Start of Data for this task
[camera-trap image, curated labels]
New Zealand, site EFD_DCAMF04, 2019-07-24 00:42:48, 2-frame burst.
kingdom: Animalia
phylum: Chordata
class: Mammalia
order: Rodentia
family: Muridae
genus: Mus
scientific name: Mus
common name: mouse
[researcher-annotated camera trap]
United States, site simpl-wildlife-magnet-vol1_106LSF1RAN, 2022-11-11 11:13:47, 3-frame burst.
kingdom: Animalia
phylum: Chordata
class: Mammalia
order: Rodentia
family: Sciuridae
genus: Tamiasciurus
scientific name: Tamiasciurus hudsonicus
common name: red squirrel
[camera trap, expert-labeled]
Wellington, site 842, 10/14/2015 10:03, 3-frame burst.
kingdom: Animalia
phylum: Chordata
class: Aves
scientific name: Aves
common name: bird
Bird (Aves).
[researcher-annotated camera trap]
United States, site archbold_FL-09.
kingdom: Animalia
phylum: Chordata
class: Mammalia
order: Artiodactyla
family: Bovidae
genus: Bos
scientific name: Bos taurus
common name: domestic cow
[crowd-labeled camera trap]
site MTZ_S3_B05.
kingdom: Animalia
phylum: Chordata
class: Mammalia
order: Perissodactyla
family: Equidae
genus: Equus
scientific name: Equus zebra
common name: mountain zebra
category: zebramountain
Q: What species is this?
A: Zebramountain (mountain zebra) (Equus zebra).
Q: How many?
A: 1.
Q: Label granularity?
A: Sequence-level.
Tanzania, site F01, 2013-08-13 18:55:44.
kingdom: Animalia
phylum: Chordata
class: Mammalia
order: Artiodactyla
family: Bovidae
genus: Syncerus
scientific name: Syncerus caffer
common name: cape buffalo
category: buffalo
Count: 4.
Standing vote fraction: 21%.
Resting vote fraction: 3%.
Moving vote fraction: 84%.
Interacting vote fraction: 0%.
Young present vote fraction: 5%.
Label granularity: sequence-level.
End of Data for this task
[Work task]: When a line in the listing has the string "trap" in it, return that line.

[Solution]:
[camera-trap image, curated labels]
[researcher-annotated camera trap]
[camera trap, expert-labeled]
[researcher-annotated camera trap]
[crowd-labeled camera trap]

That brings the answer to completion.